Both Forms 114 and 8938 require the use of a Dec. 31 exchange rate for all transactions, regardless of the actual exchange rate on the date of the transaction. Generally, the IRS accepts any posted exchange rate that is used consistently. For more information on exchange rates, see Foreign Currency and Currency Exchange Rates.
Taxpayers who relinquished their U.S. citizenship or ceased to be lawful permanent residents of the United States during 2016 must file a dual-status alien return, attaching Form 8854, Initial and Annual Expatriation Statement. A copy of the Form 8854 must also be filed with Internal Revenue Service Philadelphia, PA 19255-0049, by the due date of the tax return (including extensions). See the instructions for this form and Notice 2009-85, Guidance for Expatriates Under Section 877A, for further details.”
In simple terms, U S Citizens and Resident aliens were reminded of their responsibility to file tax returns by April 18, 2017 and also FBARS whose date of filing coincided with the same date though automatic extension would available up to October 16, 2017. Most of the Indians who fall under above categories generally approach a CPA to fulfill their legal obligations. Now that the immigrant authorities are particular about legal obligations also, it is advisable to file the U S Tax returns on time.
The following situations actually arose for the clients of the undersigned which are worthy of reading:
One client approached me to solve his problem of getting a tax return for his son who is applying to various American universities with very high score of GRE. Yes, as an American citizen living in India for nearly 10 years, he filed only Indian tax return. His son again an American citizen, is brilliant and is sure of getting into the best universities provided the procedural hustles are solved. The local American embassy advised the client to file his pending tax returns for better prospects for his son’s admission and furthering his dreams. Yes, as CPA we solved his problem.
The moral of the instant is that even as an American citizen living in a foreign country, do consult a CPA to file the tax return for U S A. It is highly probable, in near future, someone may enquire about your tax return.

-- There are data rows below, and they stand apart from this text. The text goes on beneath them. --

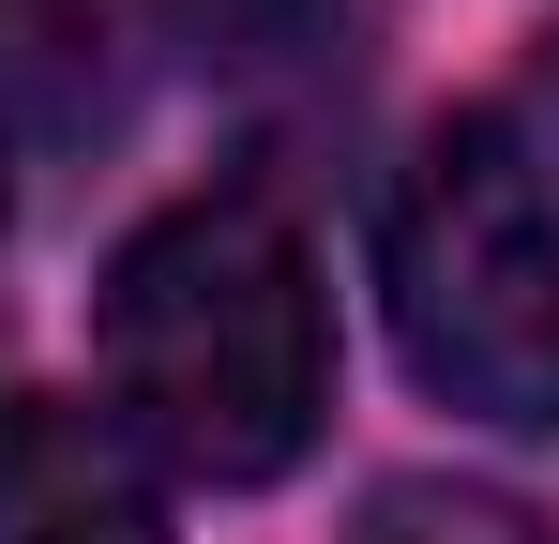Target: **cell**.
Returning <instances> with one entry per match:
<instances>
[{
    "instance_id": "6da1fadb",
    "label": "cell",
    "mask_w": 559,
    "mask_h": 544,
    "mask_svg": "<svg viewBox=\"0 0 559 544\" xmlns=\"http://www.w3.org/2000/svg\"><path fill=\"white\" fill-rule=\"evenodd\" d=\"M92 333H106L121 439L167 453L182 484H273L333 424V287H318V243L258 181L167 197L106 258Z\"/></svg>"
},
{
    "instance_id": "7a4b0ae2",
    "label": "cell",
    "mask_w": 559,
    "mask_h": 544,
    "mask_svg": "<svg viewBox=\"0 0 559 544\" xmlns=\"http://www.w3.org/2000/svg\"><path fill=\"white\" fill-rule=\"evenodd\" d=\"M378 287H393V348L439 409L499 439H559V181L530 167L499 106L439 121L393 167Z\"/></svg>"
},
{
    "instance_id": "3957f363",
    "label": "cell",
    "mask_w": 559,
    "mask_h": 544,
    "mask_svg": "<svg viewBox=\"0 0 559 544\" xmlns=\"http://www.w3.org/2000/svg\"><path fill=\"white\" fill-rule=\"evenodd\" d=\"M0 544H167V484L92 393L0 409Z\"/></svg>"
},
{
    "instance_id": "277c9868",
    "label": "cell",
    "mask_w": 559,
    "mask_h": 544,
    "mask_svg": "<svg viewBox=\"0 0 559 544\" xmlns=\"http://www.w3.org/2000/svg\"><path fill=\"white\" fill-rule=\"evenodd\" d=\"M152 76V0H0V106L31 137H106Z\"/></svg>"
},
{
    "instance_id": "5b68a950",
    "label": "cell",
    "mask_w": 559,
    "mask_h": 544,
    "mask_svg": "<svg viewBox=\"0 0 559 544\" xmlns=\"http://www.w3.org/2000/svg\"><path fill=\"white\" fill-rule=\"evenodd\" d=\"M348 544H545V515L499 484H378Z\"/></svg>"
},
{
    "instance_id": "8992f818",
    "label": "cell",
    "mask_w": 559,
    "mask_h": 544,
    "mask_svg": "<svg viewBox=\"0 0 559 544\" xmlns=\"http://www.w3.org/2000/svg\"><path fill=\"white\" fill-rule=\"evenodd\" d=\"M212 61H287V46H318V15L333 0H167Z\"/></svg>"
},
{
    "instance_id": "52a82bcc",
    "label": "cell",
    "mask_w": 559,
    "mask_h": 544,
    "mask_svg": "<svg viewBox=\"0 0 559 544\" xmlns=\"http://www.w3.org/2000/svg\"><path fill=\"white\" fill-rule=\"evenodd\" d=\"M545 106H559V46H545Z\"/></svg>"
}]
</instances>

For an Indian citizen, who went to USA, some time ago, on a H1B visa, his son was born there and become a U S Citizen. Now, he has grown up and also got very good scores in Student Admission Test (SAT) which is a barometer for admission into the best university in USA. The university in USA wants the father to produce the income proof so that his son could be considered for scholarship while being admitted for under graduation courses. Her father did not claim him as a dependent which could have helped IRS while filing his tax return during his stay in U S A.
It has become a routine to hear about U S Citizens living in India for a very long time forgetting to file global come to U S Tax authorities and similarly, the parents who get Green card on account of their relatives just ignore their legal obligation to U S A. It is not unexpected that someone in U S immigrant counter enquire about the filing requirements for tax. To avoid hearing these types of stories, this article was written. It is my ardent desire that while enjoying the beautiful parks, grand rivers, brilliantly built roads and the best education standards of American universities, the legal obligations are met by all including U S Citizens and Green card holders who settle abroad.